Al besarla era necesario inclinarme, y su mano en la mía, más que una mano, parecía una pequeña criatura atrapada. De ninguna manera su cuerpecito significaba una dificultad para nosotros, así lo deseábamos y así era perfecto. Su cabello largo, sus hombros, su busto donde apenas aparecían unos pechos incipientes y el vientre plano que buscan las mujeres de hoy, estaban en ella sin mayor esfuerzo artificioso. No creo haber dado la impresión, al caminar juntos, de ser su padre, pues la forma afectuosa como nos tratábamos se alejaba mucho del trato que un padre tiene con su hija.
Después de dos años sin verla yo había cambiado, pero a ella apenas si se le notaban ciertos rasgos distintos. Su estatura era tan sólo un poco mayor, sus formas eran más pronunciadas pero angulosas, nunca la voluptuosidad de las adultas que parecen desparramarse por todas partes. Era como una planta bien erguida, sin frondosidades estorbosas.
Gabriela estaba completamente consciente de que su forma y su fondo me atraían sobremanera, y no parecía sentirse incómoda ni usada, o así me lo hacía notar. Puedo decir que era una mujercita vanidosa, y que sabía manejar de tal forma su vanidad que no entorpecía la candidez aparente de su ser, la pureza inherente a las niñas, y esa otra belleza que nunca era manchada con la luz de los cosméticos.

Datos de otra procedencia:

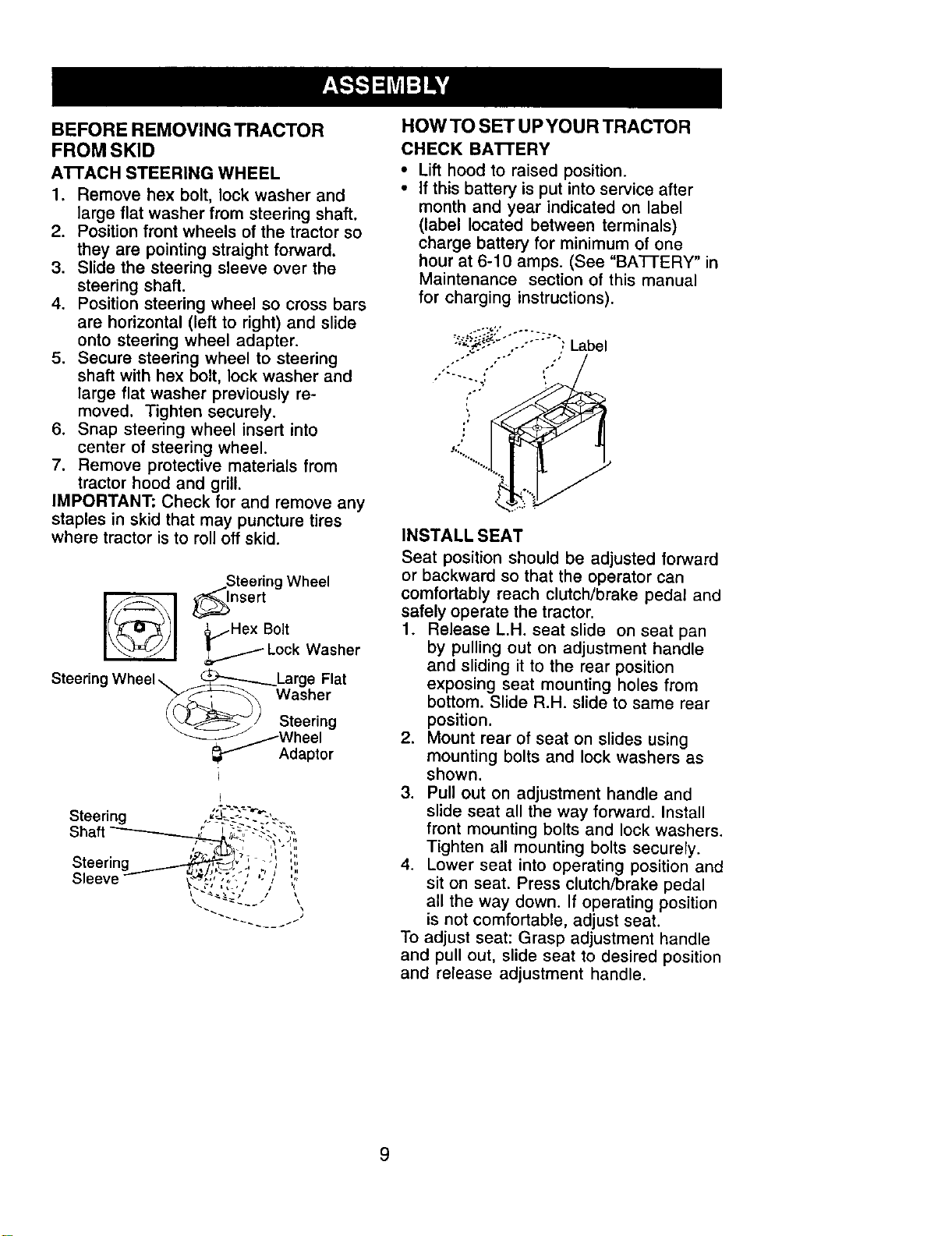 ASSEMBLY

BEFORE REMOVING TRACTOR FROM SKID

ATTACH STEERING WHEEL

1. Remove hex bolt, lock washer and large flat washer from steering shaft.
2. Position front wheels of the tractor so they are pointing straight forward.
3. Slide the steering sleeve over the steering shaft.
4. Position steering wheel so cross bars are horizontal (left to right) and slide onto steering wheel adapter.
5. Secure steering wheel to steering shaft with hex bolt, lock washer and large flat washer previously removed. Tighten securely.
6. Snap steering wheel insert into center of steering wheel.
7. Remove protective materials from tractor hood and grill.

IMPORTANT: Check for and remove any staples in skid that may puncture tires where tractor is to roll off skid.

Steering Wheel Insert
Hex Bolt
Lock Washer
Steering Wheel
Large Flat Washer
Steering Wheel Adaptor
Steering Shaft
Steering Sleeve

HOW TO SET UP YOUR TRACTOR

CHECK BATTERY

• Lift hood to raised position.
• If this battery is put into service after month and year indicated on label (label located between terminals) charge battery for minimum of one hour at 6-10 amps. (See "BATTERY" in Maintenance section of this manual for charging instructions).

Label

INSTALL SEAT

Seat position should be adjusted forward or backward so that the operator can comfortably reach clutch/brake pedal and safely operate the tractor.

1. Release L.H. seat slide on seat pan by pulling out on adjustment handle and sliding it to the rear position exposing seat mounting holes from bottom. Slide R.H. slide to same rear position.
2. Mount rear of seat on slides using mounting bolts and lock washers as shown.
3. Pull out on adjustment handle and slide seat all the way forward. Install front mounting bolts and lock washers. Tighten all mounting bolts securely.
4. Lower seat into operating position and sit on seat. Press clutch/brake pedal all the way down. If operating position is not comfortable, adjust seat.

To adjust seat: Grasp adjustment handle and pull out, slide seat to desired position and release adjustment handle.

9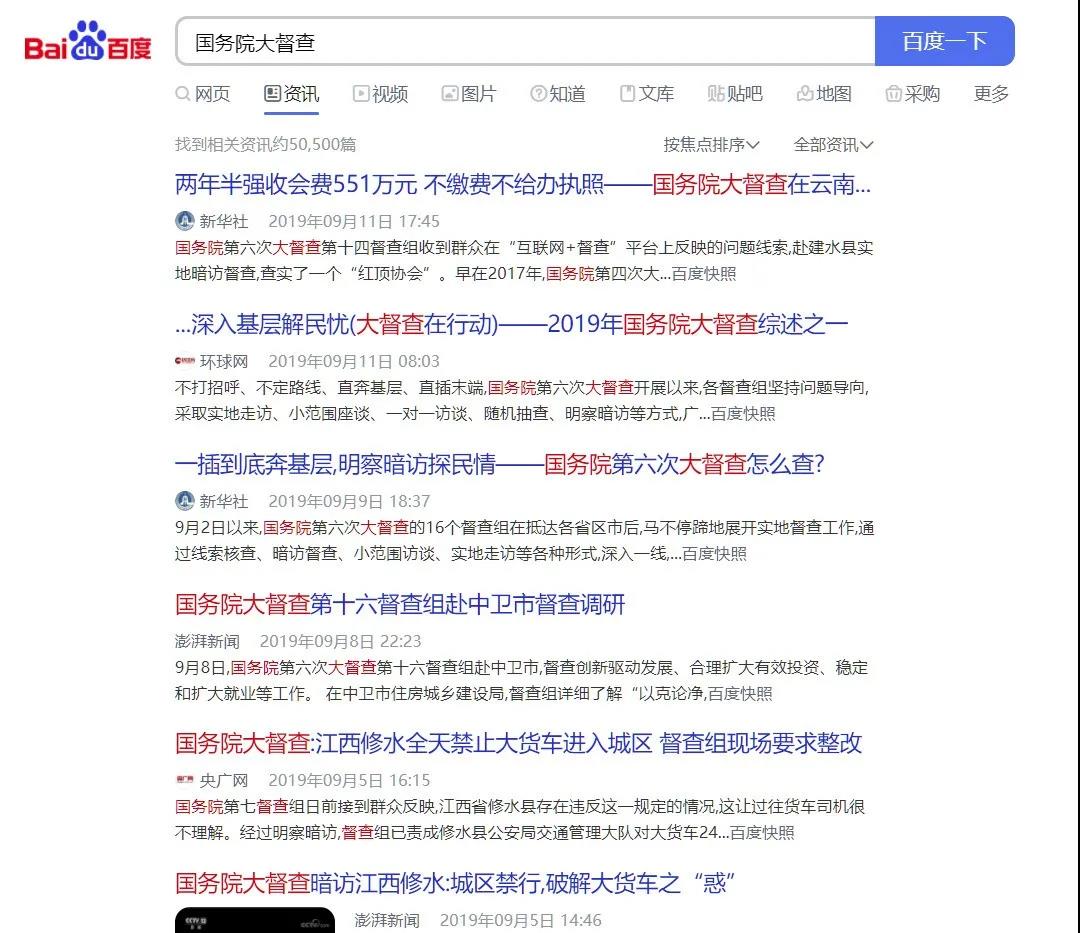 Bai du 百度

国务院大督查

百度一下

网页 资讯 视频 图片 知道 文库 贴吧 地图 采购 更多

找到相关资讯约50,500篇

按焦点排序 全部资讯

两年半强收会费551万元 不缴费不给办执照——国务院大督查在云南...

新华社 2019年09月11日 17:45

国务院第六次大督查第十四督查组收到群众在“互联网+督查”平台上反映的问题线索,赴建水县实地暗访督查,查实了一个“红顶协会”。早在2017年,国务院第四次大...百度快照

...深入基层解民忧(大督查在行动)——2019年国务院大督查综述之一

环球网 2019年09月11日 08:03

不打招呼、不定路线、直奔基层、直插末端,国务院第六次大督查开展以来,各督查组坚持问题导向,采取实地走访、小范围座谈、一对一访谈、随机抽查、明察暗访等方式,广...百度快照

一插到底奔基层,明察暗访探民情——国务院第六次大督查怎么查?

新华社 2019年09月9日 18:37

9月2日以来,国务院第六次大督查的16个督查组在抵达各省区市后,马不停蹄地展开实地督查工作,通过线索核查、暗访督查、小范围访谈、实地走访等各种形式,深入一线,...百度快照

国务院大督查第十六督查组赴中卫市督查调研

澎湃新闻 2019年09月8日 22:23

9月8日,国务院第六次大督查第十六督查组赴中卫市,督查创新驱动发展、合理扩大有效投资、稳定和扩大就业等工作。 在中卫市住房城乡建设局,督查组详细了解“以克论净,百度快照

国务院大督查:江西修水全天禁止大货车进入城区 督查组现场要求整改

央广网 2019年09月5日 16:15

国务院第七督查组日前接到群众反映,江西省修水县存在违反这一规定的情况,这让过往货车司机很不理解。经过明察暗访,督查组已责成修水县公安局交通管理大队对大货车24...百度快照

国务院大督查暗访江西修水:城区禁行,破解大货车之“惑”

澎湃新闻 2019年09月5日 14:46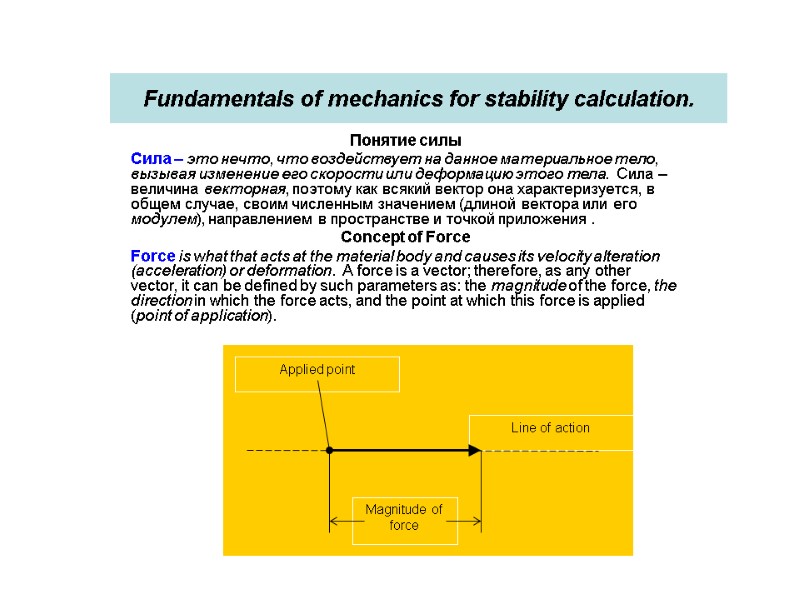 Fundamentals of mechanics for stability calculation.

Понятие силы

Сила – это нечто, что воздействует на данное материальное тело, вызывая изменение его скорости или деформацию этого тела. Сила – величина векторная, поэтому как всякий вектор она характеризуется, в общем случае, своим численным значением (длиной вектора или его модулем), направлением в пространстве и точкой приложения .

Concept of Force

Force is what that acts at the material body and causes its velocity alteration (acceleration) or deformation. A force is a vector; therefore, as any other vector, it can be defined by such parameters as: the magnitude of the force, the direction in which the force acts, and the point at which this force is applied (point of application).

Applied point

Line of action

Magnitude of force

Por mi parte, sabía que, aunque a su edad era normal actuar de forma pueril, gran parte del tiempo Gabriela fingía esa puerilidad, y ella sabía que yo sabía. En fin, nuestra relación era un teatro bien formado; siendo actores nos sentíamos más reales. De regreso a nuestras vidas, cada cuál por su lado, Gabriela era la niña de su casa, y yo, el encargado de la biblioteca, acomodando fichas y desempolvando libros.